Nuevamente, la prueba fue positiva. Y poco después, en una ecografía, Hannah descubrió que esperaba trillizos. Afortunadamente, Ben no dudó y asumió toda la responsabilidad de los niños. Por cierto, los tres bebés fueron concebidos a partir de óvulos diferentes. El cuerpo de Hannah hizo lo imposible, mientras tomaba anticonceptivos, pudo producir tres óvulos completos, que fueron fertilizados con éxito gracias a Ben.

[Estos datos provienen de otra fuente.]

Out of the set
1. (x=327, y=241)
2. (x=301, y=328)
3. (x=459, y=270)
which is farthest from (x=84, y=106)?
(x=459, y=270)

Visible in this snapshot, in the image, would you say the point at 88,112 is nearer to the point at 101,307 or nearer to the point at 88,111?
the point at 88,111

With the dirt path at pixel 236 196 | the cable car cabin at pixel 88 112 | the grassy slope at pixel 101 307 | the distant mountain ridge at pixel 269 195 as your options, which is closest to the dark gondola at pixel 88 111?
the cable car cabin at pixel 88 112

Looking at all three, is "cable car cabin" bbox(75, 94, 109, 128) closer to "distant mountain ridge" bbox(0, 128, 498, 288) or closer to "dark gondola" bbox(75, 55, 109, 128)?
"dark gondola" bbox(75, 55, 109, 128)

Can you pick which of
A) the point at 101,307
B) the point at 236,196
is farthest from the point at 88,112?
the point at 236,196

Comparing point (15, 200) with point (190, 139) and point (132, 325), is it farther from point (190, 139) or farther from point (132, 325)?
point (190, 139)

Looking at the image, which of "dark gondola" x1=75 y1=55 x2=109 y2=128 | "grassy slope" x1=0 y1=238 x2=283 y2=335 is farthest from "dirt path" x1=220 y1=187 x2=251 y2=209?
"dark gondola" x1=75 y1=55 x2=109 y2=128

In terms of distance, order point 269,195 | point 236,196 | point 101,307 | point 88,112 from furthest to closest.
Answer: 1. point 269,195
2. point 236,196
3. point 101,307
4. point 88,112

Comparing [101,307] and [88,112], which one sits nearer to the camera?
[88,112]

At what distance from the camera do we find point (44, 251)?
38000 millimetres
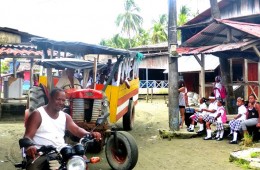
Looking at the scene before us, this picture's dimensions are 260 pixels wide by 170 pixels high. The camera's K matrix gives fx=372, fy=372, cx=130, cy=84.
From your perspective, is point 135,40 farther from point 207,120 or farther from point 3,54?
point 207,120

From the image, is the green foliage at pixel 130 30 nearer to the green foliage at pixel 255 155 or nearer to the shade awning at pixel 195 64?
the shade awning at pixel 195 64

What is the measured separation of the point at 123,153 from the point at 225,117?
4.25 metres

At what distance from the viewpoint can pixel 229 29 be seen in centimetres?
1127

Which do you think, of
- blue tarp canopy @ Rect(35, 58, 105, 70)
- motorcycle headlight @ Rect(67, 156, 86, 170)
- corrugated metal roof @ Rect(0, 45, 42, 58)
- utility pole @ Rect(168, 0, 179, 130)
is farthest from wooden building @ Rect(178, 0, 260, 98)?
motorcycle headlight @ Rect(67, 156, 86, 170)

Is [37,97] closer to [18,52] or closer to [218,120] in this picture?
[218,120]

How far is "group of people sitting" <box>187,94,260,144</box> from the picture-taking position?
9.29m

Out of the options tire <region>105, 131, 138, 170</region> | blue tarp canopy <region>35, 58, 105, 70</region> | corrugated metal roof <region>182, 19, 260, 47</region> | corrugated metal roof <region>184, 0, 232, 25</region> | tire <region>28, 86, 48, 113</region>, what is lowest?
tire <region>105, 131, 138, 170</region>

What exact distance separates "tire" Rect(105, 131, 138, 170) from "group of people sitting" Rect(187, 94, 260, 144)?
12.3ft

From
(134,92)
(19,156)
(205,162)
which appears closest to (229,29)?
(134,92)

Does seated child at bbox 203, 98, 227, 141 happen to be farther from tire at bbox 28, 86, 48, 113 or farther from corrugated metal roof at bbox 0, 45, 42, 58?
corrugated metal roof at bbox 0, 45, 42, 58

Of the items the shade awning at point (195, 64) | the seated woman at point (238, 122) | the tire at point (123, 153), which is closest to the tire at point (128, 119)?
the seated woman at point (238, 122)

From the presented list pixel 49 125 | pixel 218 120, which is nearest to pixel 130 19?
pixel 218 120

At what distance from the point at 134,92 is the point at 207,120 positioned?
132 inches

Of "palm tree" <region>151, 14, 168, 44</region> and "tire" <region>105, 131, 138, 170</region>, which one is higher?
"palm tree" <region>151, 14, 168, 44</region>
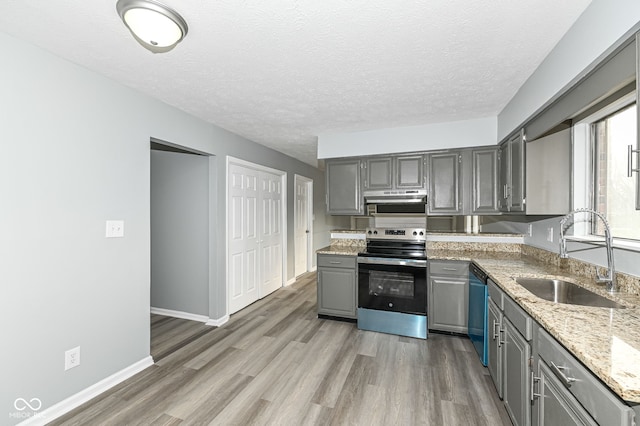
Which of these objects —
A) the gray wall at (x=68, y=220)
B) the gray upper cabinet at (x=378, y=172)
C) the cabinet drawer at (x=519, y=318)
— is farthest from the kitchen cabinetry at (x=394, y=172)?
the gray wall at (x=68, y=220)

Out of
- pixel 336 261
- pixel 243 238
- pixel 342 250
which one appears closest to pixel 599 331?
pixel 336 261

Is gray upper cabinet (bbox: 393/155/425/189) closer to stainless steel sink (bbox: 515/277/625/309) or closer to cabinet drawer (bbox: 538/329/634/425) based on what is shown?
stainless steel sink (bbox: 515/277/625/309)

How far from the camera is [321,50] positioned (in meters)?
1.87

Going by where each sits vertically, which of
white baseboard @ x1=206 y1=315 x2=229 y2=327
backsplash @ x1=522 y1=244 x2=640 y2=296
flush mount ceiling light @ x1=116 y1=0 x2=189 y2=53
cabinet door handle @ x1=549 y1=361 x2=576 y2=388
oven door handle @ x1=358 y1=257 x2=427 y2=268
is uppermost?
flush mount ceiling light @ x1=116 y1=0 x2=189 y2=53

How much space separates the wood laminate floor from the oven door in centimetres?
35

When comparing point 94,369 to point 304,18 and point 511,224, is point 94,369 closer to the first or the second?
point 304,18

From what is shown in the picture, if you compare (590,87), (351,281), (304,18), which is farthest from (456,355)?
(304,18)

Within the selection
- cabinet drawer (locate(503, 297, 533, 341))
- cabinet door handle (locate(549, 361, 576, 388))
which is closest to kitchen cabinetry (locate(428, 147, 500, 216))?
cabinet drawer (locate(503, 297, 533, 341))

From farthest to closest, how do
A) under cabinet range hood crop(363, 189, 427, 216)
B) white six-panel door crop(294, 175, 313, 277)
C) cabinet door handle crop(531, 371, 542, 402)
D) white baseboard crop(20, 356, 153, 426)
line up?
white six-panel door crop(294, 175, 313, 277)
under cabinet range hood crop(363, 189, 427, 216)
white baseboard crop(20, 356, 153, 426)
cabinet door handle crop(531, 371, 542, 402)

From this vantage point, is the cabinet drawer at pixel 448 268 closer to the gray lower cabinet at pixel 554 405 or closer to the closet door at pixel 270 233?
the gray lower cabinet at pixel 554 405

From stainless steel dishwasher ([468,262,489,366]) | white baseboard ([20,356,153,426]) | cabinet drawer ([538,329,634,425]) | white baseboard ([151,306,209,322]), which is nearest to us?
cabinet drawer ([538,329,634,425])

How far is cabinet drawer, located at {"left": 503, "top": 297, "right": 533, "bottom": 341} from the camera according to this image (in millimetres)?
1485

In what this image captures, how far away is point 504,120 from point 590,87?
4.98ft

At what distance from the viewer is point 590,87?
1.51 metres
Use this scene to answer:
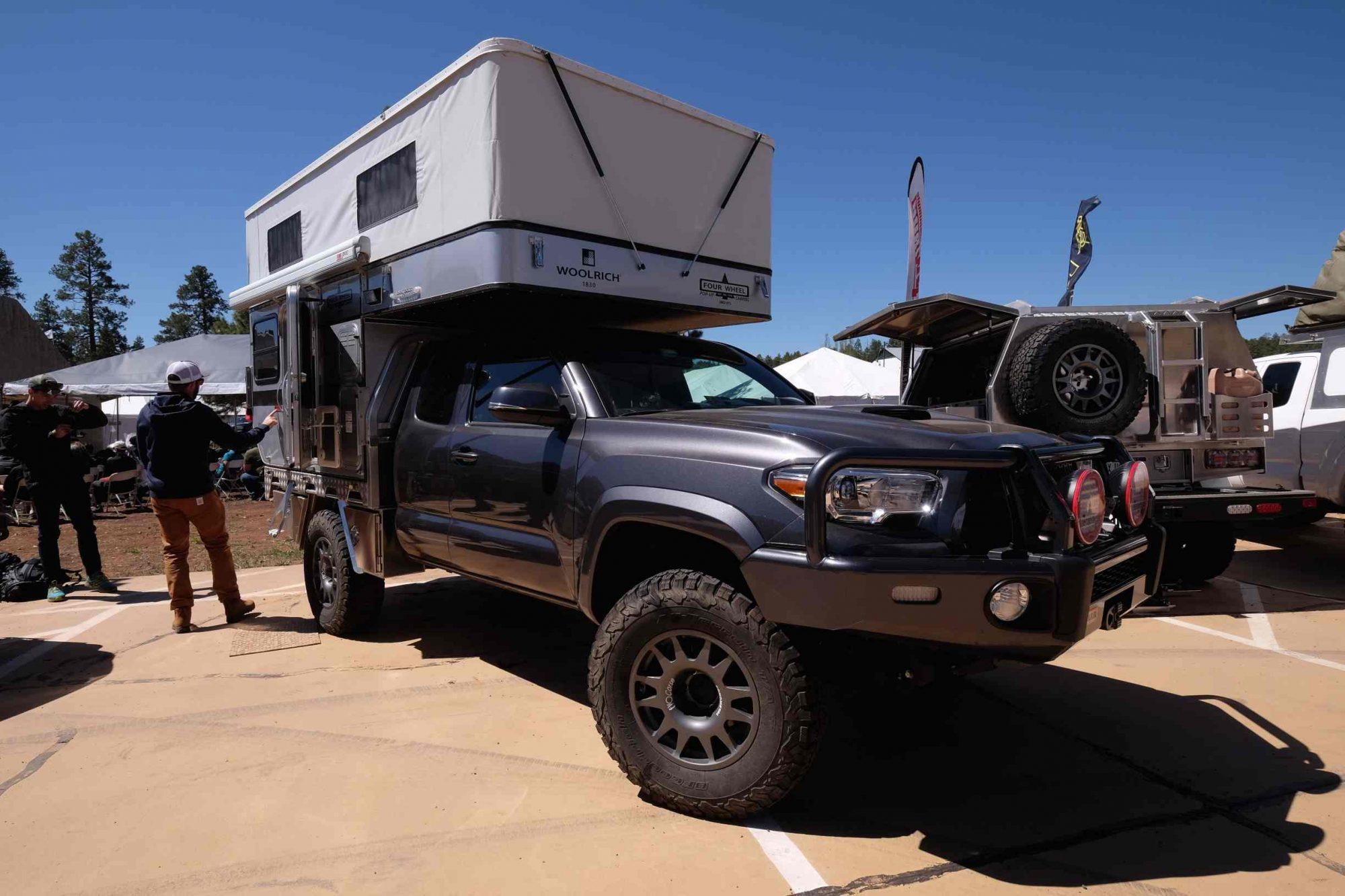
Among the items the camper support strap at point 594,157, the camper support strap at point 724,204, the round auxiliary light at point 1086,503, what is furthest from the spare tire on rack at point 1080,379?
the round auxiliary light at point 1086,503

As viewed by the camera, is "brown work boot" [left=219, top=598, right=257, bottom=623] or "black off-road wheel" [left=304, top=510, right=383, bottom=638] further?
"brown work boot" [left=219, top=598, right=257, bottom=623]

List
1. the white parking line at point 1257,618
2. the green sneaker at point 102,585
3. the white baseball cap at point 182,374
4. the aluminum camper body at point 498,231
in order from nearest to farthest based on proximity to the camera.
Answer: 1. the aluminum camper body at point 498,231
2. the white parking line at point 1257,618
3. the white baseball cap at point 182,374
4. the green sneaker at point 102,585

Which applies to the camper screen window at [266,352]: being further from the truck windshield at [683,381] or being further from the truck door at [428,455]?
the truck windshield at [683,381]

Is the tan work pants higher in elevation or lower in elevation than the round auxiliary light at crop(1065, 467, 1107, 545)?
lower

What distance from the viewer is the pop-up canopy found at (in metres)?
16.2

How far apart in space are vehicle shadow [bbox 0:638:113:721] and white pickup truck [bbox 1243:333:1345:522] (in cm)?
838

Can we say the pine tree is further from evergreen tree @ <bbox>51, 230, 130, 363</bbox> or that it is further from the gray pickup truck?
the gray pickup truck

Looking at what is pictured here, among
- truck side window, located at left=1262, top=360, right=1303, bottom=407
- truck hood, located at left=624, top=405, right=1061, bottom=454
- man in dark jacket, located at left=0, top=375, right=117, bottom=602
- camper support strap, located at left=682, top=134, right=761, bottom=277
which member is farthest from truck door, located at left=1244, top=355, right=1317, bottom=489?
man in dark jacket, located at left=0, top=375, right=117, bottom=602

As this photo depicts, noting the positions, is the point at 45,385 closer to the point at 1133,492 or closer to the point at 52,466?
the point at 52,466

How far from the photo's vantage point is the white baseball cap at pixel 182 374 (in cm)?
553

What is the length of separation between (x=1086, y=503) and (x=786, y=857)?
1.49 metres

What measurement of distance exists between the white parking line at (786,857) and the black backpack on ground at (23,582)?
6784 mm

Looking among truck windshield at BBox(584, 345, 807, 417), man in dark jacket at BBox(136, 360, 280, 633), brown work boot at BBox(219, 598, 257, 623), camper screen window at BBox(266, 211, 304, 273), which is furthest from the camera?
camper screen window at BBox(266, 211, 304, 273)

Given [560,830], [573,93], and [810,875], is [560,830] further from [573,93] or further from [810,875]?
[573,93]
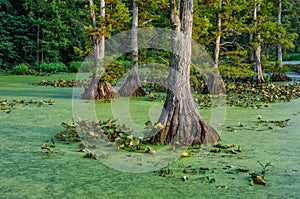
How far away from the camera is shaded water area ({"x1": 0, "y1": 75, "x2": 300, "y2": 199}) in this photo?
11.2 ft

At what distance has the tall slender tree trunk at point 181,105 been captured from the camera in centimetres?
516

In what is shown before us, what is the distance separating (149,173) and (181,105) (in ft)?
5.09

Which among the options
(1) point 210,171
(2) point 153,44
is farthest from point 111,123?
(2) point 153,44

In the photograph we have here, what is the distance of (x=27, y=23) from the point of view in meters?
25.8

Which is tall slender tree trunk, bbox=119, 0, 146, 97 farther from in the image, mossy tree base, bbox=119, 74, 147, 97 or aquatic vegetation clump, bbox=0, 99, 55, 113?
aquatic vegetation clump, bbox=0, 99, 55, 113

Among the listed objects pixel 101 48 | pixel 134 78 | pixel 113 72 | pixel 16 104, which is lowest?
pixel 16 104

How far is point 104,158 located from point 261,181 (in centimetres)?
169

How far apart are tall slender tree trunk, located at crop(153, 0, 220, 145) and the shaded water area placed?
0.43 metres

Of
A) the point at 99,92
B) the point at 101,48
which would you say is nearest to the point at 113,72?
the point at 99,92

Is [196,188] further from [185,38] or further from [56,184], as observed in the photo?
[185,38]

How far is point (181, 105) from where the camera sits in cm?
531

Hannah dio a luz a dos niñas y un niño (Ella Rose, Casey y Lester) por cesárea a las 32 semanas. Aunque los trillizos nacieron prematuros, en general nacieron perfectamente saludables.

Ahora Ben y Hannah son los felices padres de cinco hijos. Ya compraron una casa grande con cuatro habitaciones y tienen un automóvil de siete plazas. Y aunque la confianza de la chica en los anticonceptivos orales ha sido completamente socavada, ahora no se arrepiente de nada. Después de todo, ahora tiene el sentido de la vida, ¡nada menos que 5 pequeños milagros que llegaron a pesar de todo! ¿Y eso no es lo más importante?